YdgH deletion leads to decreased cephalosporin susceptibility and increased detergent susceptibility. (A) OD₆₀₀ ratios demonstrating that the ΔydgH mutant has decreased second- and third-generation cephalosporin susceptibility (including to cefoxitin, moxalactam, and ceftriaxone) but no large differences in susceptibility to first-generation cephalosporins, antipseudomonal cephalosporins, penicillins, or carbapenems. (B) OD₆₀₀ ratios demonstrating that the ΔydgH mutant has no large differences in non-beta-lactam antibiotic susceptibility.
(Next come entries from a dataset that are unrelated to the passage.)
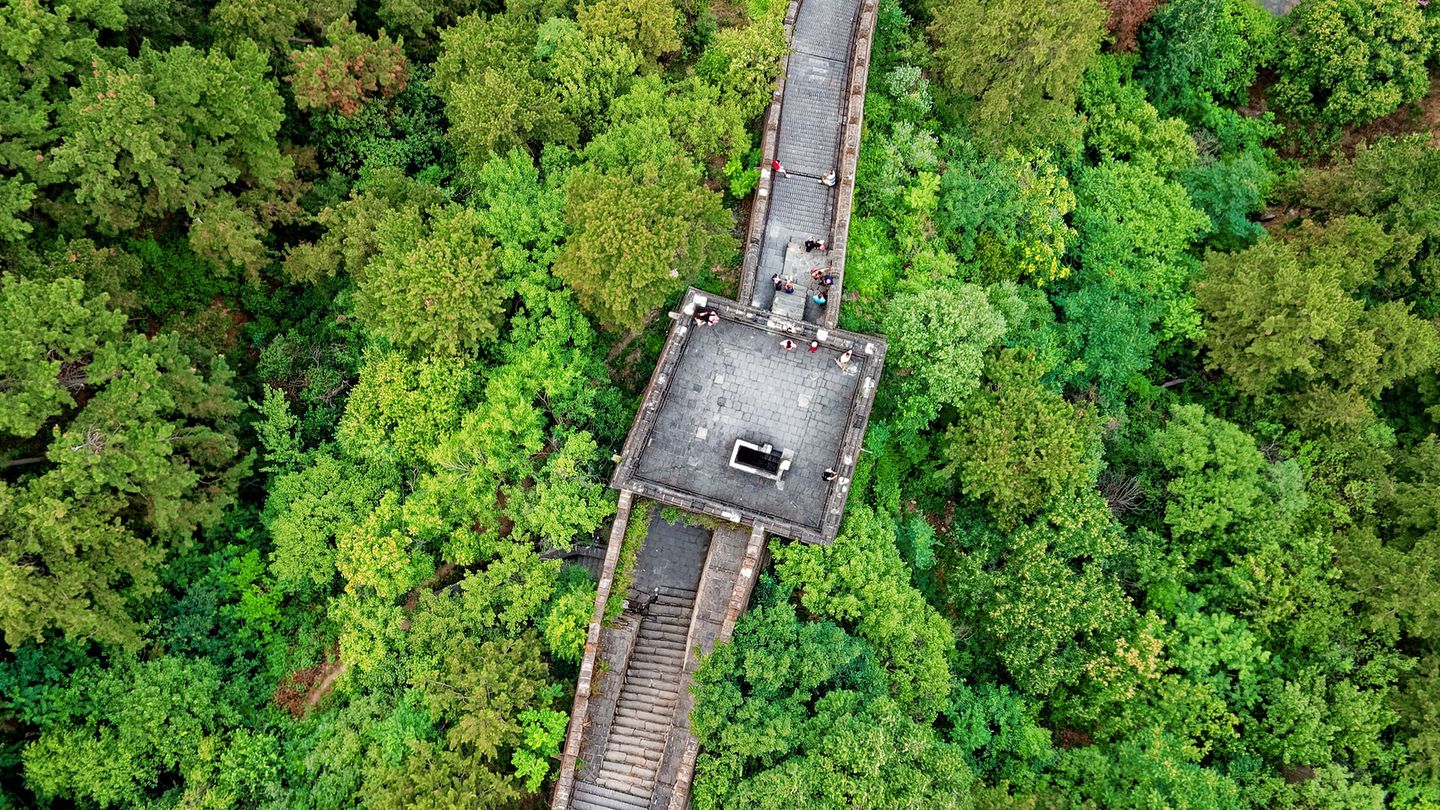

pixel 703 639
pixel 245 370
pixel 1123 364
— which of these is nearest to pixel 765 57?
pixel 1123 364

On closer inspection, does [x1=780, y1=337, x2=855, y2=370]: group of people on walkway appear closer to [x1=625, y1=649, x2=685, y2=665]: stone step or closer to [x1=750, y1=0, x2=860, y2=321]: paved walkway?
[x1=750, y1=0, x2=860, y2=321]: paved walkway

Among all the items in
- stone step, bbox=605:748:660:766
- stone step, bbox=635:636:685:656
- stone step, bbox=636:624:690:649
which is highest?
stone step, bbox=636:624:690:649

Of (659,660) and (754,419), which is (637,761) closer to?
(659,660)

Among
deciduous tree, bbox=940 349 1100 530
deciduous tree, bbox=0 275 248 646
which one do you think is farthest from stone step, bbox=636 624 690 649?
deciduous tree, bbox=0 275 248 646

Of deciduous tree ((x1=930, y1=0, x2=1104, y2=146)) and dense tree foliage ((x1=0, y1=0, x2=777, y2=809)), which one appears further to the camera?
deciduous tree ((x1=930, y1=0, x2=1104, y2=146))

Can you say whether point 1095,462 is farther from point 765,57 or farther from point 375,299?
point 375,299

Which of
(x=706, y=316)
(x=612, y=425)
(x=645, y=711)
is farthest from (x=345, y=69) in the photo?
(x=645, y=711)

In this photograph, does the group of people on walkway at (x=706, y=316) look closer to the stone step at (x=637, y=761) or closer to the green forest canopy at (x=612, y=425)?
the green forest canopy at (x=612, y=425)
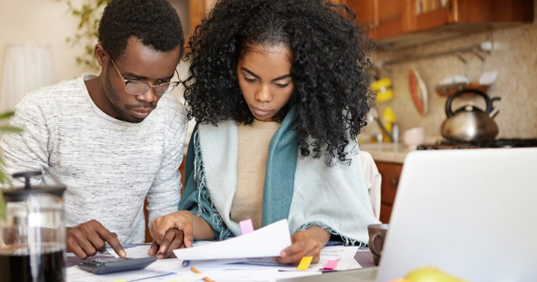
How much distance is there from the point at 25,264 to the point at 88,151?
83cm

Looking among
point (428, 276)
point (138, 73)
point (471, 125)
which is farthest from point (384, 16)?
point (428, 276)

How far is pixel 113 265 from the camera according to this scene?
3.60 feet

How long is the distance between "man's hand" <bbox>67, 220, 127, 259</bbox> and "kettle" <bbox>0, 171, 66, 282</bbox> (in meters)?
0.41

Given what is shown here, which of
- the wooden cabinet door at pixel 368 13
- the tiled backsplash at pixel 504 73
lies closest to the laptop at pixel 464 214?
the tiled backsplash at pixel 504 73

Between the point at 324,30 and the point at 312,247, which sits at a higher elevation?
the point at 324,30

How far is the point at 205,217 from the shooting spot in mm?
1538

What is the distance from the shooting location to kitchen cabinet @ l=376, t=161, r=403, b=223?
116 inches

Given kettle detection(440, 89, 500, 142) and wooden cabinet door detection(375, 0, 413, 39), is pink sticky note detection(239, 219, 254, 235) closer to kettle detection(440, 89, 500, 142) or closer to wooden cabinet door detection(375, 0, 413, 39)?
kettle detection(440, 89, 500, 142)

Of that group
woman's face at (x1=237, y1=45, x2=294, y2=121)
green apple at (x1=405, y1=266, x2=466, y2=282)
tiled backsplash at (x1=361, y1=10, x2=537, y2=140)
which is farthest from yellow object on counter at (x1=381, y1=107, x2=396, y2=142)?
green apple at (x1=405, y1=266, x2=466, y2=282)

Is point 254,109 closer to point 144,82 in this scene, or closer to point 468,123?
point 144,82

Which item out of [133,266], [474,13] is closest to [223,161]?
[133,266]

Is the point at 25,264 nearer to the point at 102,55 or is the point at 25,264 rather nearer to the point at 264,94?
the point at 264,94

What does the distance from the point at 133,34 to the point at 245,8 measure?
27cm

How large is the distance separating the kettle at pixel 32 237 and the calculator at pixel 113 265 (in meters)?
0.30
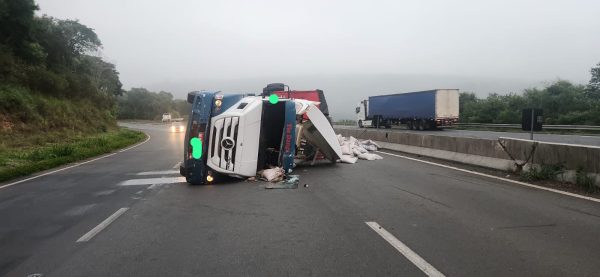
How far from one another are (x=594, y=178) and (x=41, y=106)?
28975 mm

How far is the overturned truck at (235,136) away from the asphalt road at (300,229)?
1.43ft

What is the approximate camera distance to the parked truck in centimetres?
3684

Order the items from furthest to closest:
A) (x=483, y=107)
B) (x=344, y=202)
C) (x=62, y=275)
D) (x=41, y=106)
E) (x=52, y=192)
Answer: (x=483, y=107)
(x=41, y=106)
(x=52, y=192)
(x=344, y=202)
(x=62, y=275)

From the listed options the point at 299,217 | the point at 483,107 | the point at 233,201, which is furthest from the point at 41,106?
the point at 483,107

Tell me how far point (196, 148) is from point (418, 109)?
1249 inches

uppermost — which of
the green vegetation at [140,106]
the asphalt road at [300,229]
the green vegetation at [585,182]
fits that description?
the green vegetation at [140,106]

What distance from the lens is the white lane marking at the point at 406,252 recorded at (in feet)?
14.6

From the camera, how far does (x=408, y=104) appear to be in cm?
4038

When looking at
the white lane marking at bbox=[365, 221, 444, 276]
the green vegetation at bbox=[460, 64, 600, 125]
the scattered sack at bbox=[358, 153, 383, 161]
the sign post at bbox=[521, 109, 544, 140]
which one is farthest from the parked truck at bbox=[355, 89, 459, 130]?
the white lane marking at bbox=[365, 221, 444, 276]

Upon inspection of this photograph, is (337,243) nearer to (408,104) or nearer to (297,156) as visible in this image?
(297,156)

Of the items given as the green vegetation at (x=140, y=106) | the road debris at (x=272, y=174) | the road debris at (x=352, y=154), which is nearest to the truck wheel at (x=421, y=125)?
the road debris at (x=352, y=154)

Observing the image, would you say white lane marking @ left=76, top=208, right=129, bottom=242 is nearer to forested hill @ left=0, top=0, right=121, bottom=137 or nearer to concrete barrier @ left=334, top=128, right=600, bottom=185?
concrete barrier @ left=334, top=128, right=600, bottom=185

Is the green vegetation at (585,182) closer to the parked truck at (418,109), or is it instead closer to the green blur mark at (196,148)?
the green blur mark at (196,148)

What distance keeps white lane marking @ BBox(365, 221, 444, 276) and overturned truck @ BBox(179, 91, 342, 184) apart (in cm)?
432
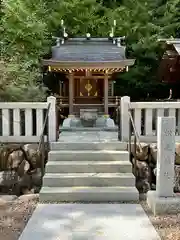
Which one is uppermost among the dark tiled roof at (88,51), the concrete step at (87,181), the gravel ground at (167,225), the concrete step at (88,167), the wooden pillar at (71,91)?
the dark tiled roof at (88,51)

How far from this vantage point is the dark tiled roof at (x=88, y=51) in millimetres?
A: 12891

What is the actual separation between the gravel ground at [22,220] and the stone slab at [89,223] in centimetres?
11

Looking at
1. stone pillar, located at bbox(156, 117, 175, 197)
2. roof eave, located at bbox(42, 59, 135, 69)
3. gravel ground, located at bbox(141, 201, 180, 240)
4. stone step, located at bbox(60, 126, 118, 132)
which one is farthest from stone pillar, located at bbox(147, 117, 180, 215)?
roof eave, located at bbox(42, 59, 135, 69)

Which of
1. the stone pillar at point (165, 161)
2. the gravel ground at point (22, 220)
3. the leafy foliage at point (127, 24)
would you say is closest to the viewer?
the gravel ground at point (22, 220)

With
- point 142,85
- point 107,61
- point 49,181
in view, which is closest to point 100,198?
point 49,181

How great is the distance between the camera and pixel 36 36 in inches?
537

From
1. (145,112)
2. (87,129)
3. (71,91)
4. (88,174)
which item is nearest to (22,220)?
(88,174)

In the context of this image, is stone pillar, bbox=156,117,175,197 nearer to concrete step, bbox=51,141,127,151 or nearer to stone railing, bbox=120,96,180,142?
concrete step, bbox=51,141,127,151

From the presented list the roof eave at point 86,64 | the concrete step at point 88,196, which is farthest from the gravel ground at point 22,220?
the roof eave at point 86,64

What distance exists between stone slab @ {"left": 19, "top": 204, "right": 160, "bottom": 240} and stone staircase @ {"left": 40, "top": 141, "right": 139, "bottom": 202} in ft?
0.83

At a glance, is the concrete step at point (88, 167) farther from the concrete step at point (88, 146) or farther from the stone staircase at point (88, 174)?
the concrete step at point (88, 146)

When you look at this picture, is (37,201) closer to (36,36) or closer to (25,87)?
(25,87)

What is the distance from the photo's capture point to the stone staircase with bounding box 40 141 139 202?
641cm

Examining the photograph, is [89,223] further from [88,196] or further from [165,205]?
[165,205]
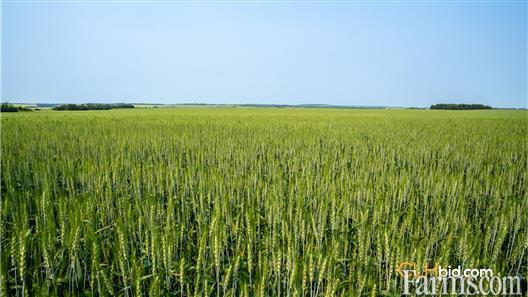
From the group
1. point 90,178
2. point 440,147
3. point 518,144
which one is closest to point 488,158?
point 440,147

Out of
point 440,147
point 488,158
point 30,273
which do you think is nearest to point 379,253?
point 30,273

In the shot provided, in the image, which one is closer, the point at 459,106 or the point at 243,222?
the point at 243,222

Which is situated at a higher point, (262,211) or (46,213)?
(46,213)

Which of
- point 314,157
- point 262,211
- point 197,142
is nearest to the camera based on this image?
point 262,211

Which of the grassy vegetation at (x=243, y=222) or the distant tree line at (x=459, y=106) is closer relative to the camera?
the grassy vegetation at (x=243, y=222)

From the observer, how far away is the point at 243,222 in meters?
4.16

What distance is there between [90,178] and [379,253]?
429cm

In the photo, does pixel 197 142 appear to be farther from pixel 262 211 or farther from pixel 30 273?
pixel 30 273

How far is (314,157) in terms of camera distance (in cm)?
758

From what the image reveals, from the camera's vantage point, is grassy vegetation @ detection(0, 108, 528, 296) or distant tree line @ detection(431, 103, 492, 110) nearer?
grassy vegetation @ detection(0, 108, 528, 296)

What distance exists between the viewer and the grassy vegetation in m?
2.42

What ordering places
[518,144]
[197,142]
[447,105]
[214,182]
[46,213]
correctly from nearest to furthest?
[46,213] → [214,182] → [197,142] → [518,144] → [447,105]

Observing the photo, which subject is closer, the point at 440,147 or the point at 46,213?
the point at 46,213

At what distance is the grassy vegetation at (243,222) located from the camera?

Cefoxitin ratio reproduced for reference. (C) OD₆₀₀ ratios demonstrating that the ΔydgH mutant has no large differences in bacitracin or polymyxin susceptibility, but has small but significant increases in susceptibility to rifampin, and more broadly to the detergents sodium dodecyl sulfate (SDS), benzethonium chloride, and benzalkonium chloride. Cefoxitin ratio reproduced for reference. (D) Viability experiments of the Wt and the ΔydgH mutant in ceftriaxone, benzethonium chloride (BTC), sodium dodecyl sulfate (SDS), and rifampin confirmed the results of the turbidity experiments. *, P ≤ 0.05; **, P ≤ 0.01; unpaired two-tailed t test (A, B, and C) or Wilcoxon rank-sum test (D), unadjusted.